Captain (24350) Mathew Molsberry, Class of 2009: Shares his military experience and RMCC memories
(Another in a series of articles coordinated by 26659 Danielle Andela – e-Veritas Sr. Correspondent)
I served the guns of the 1st Regiment Royal Canadian Horse Artillery (1 RCHA) since 2010. My first position at the regiment was as a Gun Troop Commander.
When C Battery, 1 RCHA re-roled as a Surveillance and Target Acquisition (STA) Battery, I volunteered to be one of the first officers at 1 RCHA to be trained in that stream. I was employed in the STA battery as a Sound Ranging Troop Commander, Radar Troop Commander, and as the Battery Captain (BK).
In 2011, I had the opportunity to participate in both Op LUSTRE, the military contribution to flood relief efforts in Manitoba, and Op ATTENTION, the NATO training mission in Afghanistan. While on Op ATTENTION, I was employed as a mentor with the Afghan National Army’s School of Artillery.
After my return to Canada, I was employed at 1 RCHA as a Forward Observation Officer, as well as Adjutant. I held the position of Adjutant during Op LENTUS 1402, the military response to flooding on the Assiniboine river in Manitoba, in 2014, and was responsible for the coordination of administration across various elements of the task force. I have recently taken a position as Plans Officer in the Regiment’s Operations Cell, and am currently attending the Army Operations Course at the Canadian Army Command and Staff College at Fort Frontenac in Kingston.
What I remember fondly about the college:
The bonds that you form as you live in close proximity, go through the struggles of RMC and your trade training together, and stir up trouble here and there, are not broken once you walk through the arch. They’ll endure throughout your lives.

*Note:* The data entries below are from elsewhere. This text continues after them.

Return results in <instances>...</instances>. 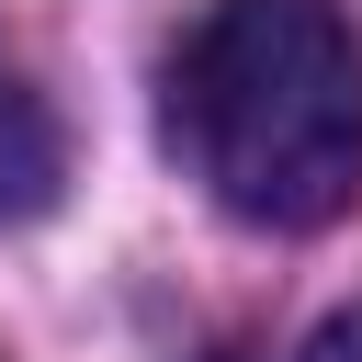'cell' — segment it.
Masks as SVG:
<instances>
[{
  "instance_id": "6da1fadb",
  "label": "cell",
  "mask_w": 362,
  "mask_h": 362,
  "mask_svg": "<svg viewBox=\"0 0 362 362\" xmlns=\"http://www.w3.org/2000/svg\"><path fill=\"white\" fill-rule=\"evenodd\" d=\"M170 147L238 226H328L362 192V34L339 0H215L170 57Z\"/></svg>"
},
{
  "instance_id": "7a4b0ae2",
  "label": "cell",
  "mask_w": 362,
  "mask_h": 362,
  "mask_svg": "<svg viewBox=\"0 0 362 362\" xmlns=\"http://www.w3.org/2000/svg\"><path fill=\"white\" fill-rule=\"evenodd\" d=\"M57 181H68V136H57V102H45L23 68H0V226L45 215V204H57Z\"/></svg>"
},
{
  "instance_id": "3957f363",
  "label": "cell",
  "mask_w": 362,
  "mask_h": 362,
  "mask_svg": "<svg viewBox=\"0 0 362 362\" xmlns=\"http://www.w3.org/2000/svg\"><path fill=\"white\" fill-rule=\"evenodd\" d=\"M305 362H362V294H351V305H339V317L305 339Z\"/></svg>"
}]
</instances>
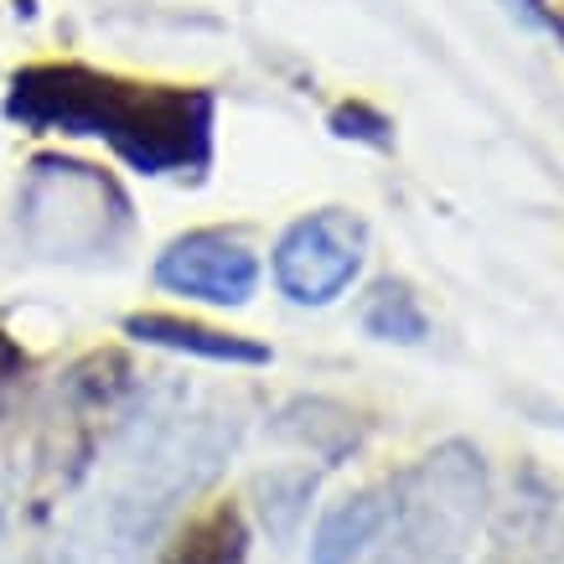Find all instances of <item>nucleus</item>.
<instances>
[{"mask_svg":"<svg viewBox=\"0 0 564 564\" xmlns=\"http://www.w3.org/2000/svg\"><path fill=\"white\" fill-rule=\"evenodd\" d=\"M487 513V471L471 445H441L393 481L373 564H466Z\"/></svg>","mask_w":564,"mask_h":564,"instance_id":"1","label":"nucleus"},{"mask_svg":"<svg viewBox=\"0 0 564 564\" xmlns=\"http://www.w3.org/2000/svg\"><path fill=\"white\" fill-rule=\"evenodd\" d=\"M207 124H213V104L203 94L115 84L99 140H109L135 172L161 176V172H182V166L203 161Z\"/></svg>","mask_w":564,"mask_h":564,"instance_id":"2","label":"nucleus"},{"mask_svg":"<svg viewBox=\"0 0 564 564\" xmlns=\"http://www.w3.org/2000/svg\"><path fill=\"white\" fill-rule=\"evenodd\" d=\"M362 264H368V228L362 218L343 207H322L295 218L280 243H274V285L291 295L295 306H332L358 285Z\"/></svg>","mask_w":564,"mask_h":564,"instance_id":"3","label":"nucleus"},{"mask_svg":"<svg viewBox=\"0 0 564 564\" xmlns=\"http://www.w3.org/2000/svg\"><path fill=\"white\" fill-rule=\"evenodd\" d=\"M68 213V228L57 234L52 254H94V249H109L115 243V228H124V197L115 192L109 176H99L94 166H78V161H36L32 182H26V197H21V218L26 228L47 218H63Z\"/></svg>","mask_w":564,"mask_h":564,"instance_id":"4","label":"nucleus"},{"mask_svg":"<svg viewBox=\"0 0 564 564\" xmlns=\"http://www.w3.org/2000/svg\"><path fill=\"white\" fill-rule=\"evenodd\" d=\"M155 285L172 295H187L197 306H249L259 291V254L239 234H223V228H197L182 234L161 249L155 259Z\"/></svg>","mask_w":564,"mask_h":564,"instance_id":"5","label":"nucleus"},{"mask_svg":"<svg viewBox=\"0 0 564 564\" xmlns=\"http://www.w3.org/2000/svg\"><path fill=\"white\" fill-rule=\"evenodd\" d=\"M109 94H115V78H104V73L42 63V68H26L11 78L6 115L17 124H26V130H36V135H94L99 140Z\"/></svg>","mask_w":564,"mask_h":564,"instance_id":"6","label":"nucleus"},{"mask_svg":"<svg viewBox=\"0 0 564 564\" xmlns=\"http://www.w3.org/2000/svg\"><path fill=\"white\" fill-rule=\"evenodd\" d=\"M124 337H135L145 347H166V352H187V358L228 362V368H264L270 362V347L234 337V332H218V326L182 322V316H166V311H135L124 322Z\"/></svg>","mask_w":564,"mask_h":564,"instance_id":"7","label":"nucleus"},{"mask_svg":"<svg viewBox=\"0 0 564 564\" xmlns=\"http://www.w3.org/2000/svg\"><path fill=\"white\" fill-rule=\"evenodd\" d=\"M393 508V481L383 487H362L343 497L337 508H326L316 533H311V564H358L378 544V533L389 523Z\"/></svg>","mask_w":564,"mask_h":564,"instance_id":"8","label":"nucleus"},{"mask_svg":"<svg viewBox=\"0 0 564 564\" xmlns=\"http://www.w3.org/2000/svg\"><path fill=\"white\" fill-rule=\"evenodd\" d=\"M249 560V523L234 502H213L176 533L161 564H243Z\"/></svg>","mask_w":564,"mask_h":564,"instance_id":"9","label":"nucleus"},{"mask_svg":"<svg viewBox=\"0 0 564 564\" xmlns=\"http://www.w3.org/2000/svg\"><path fill=\"white\" fill-rule=\"evenodd\" d=\"M362 332L378 337V343L420 347L430 337V316L404 280H383V285L368 295V306H362Z\"/></svg>","mask_w":564,"mask_h":564,"instance_id":"10","label":"nucleus"},{"mask_svg":"<svg viewBox=\"0 0 564 564\" xmlns=\"http://www.w3.org/2000/svg\"><path fill=\"white\" fill-rule=\"evenodd\" d=\"M259 492L270 497V502H264V523H270L274 533H291L295 523H301V513H306L311 492H316V477H311V471H274V477L259 481Z\"/></svg>","mask_w":564,"mask_h":564,"instance_id":"11","label":"nucleus"}]
</instances>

The friends I made at RMC are people I will cherish as friends for the rest of my life. Every few months I seem to bump into someone that I haven’t seen in years, or even since graduation, and it always amazes me how, as we catch up, it feels like almost no time and space has passed between us.
A side benefit to this is that almost anywhere I go in Canada and even abroad, there always seems to be an old classmate nearby. They’re always game to join me for a pint and catch up, and willing to lend a hand if I ever need one.
My advice for graduating OCdts:
Never stop learning. It’s important that you take initiative to improve your skills. You need to study your job without being told to do so. That’s how you’ll become the person that your subordinates, peers, and even superiors see as an expert in your field.
Find balance. It can be easy at times to let your work life consume you. If you’re motivated to do well, you might be tempted to spend long hours at work trying to “get ahead”. Don’t fall into this trap. Take time to enjoy yourself, and spend time with family and friends.
Be fit. It doesn’t matter what your MOS is, being fit will serve you well.
Enjoy your work. This is the most important piece of advice I can give you. You’re about to begin an incredible, exciting, and important career, but there will be aspects of your job that you won’t enjoy, and times when you’ll be bored silly. The great thing about being a junior officer is that you’re expected to be full of piss and vinegar, and your CO will likely support that. So if there are things you enjoy that you can integrate into your job, do it. Do you enjoy rock climbing or rugby? Ask your chain of command for their support in forming a unit team. You’ll likely get it. Want to be a SOF operator, or work at an embassy? Make sure your chain of command know your career goals so they can help you get where you want to go. These things will keep you motivated on the dull days.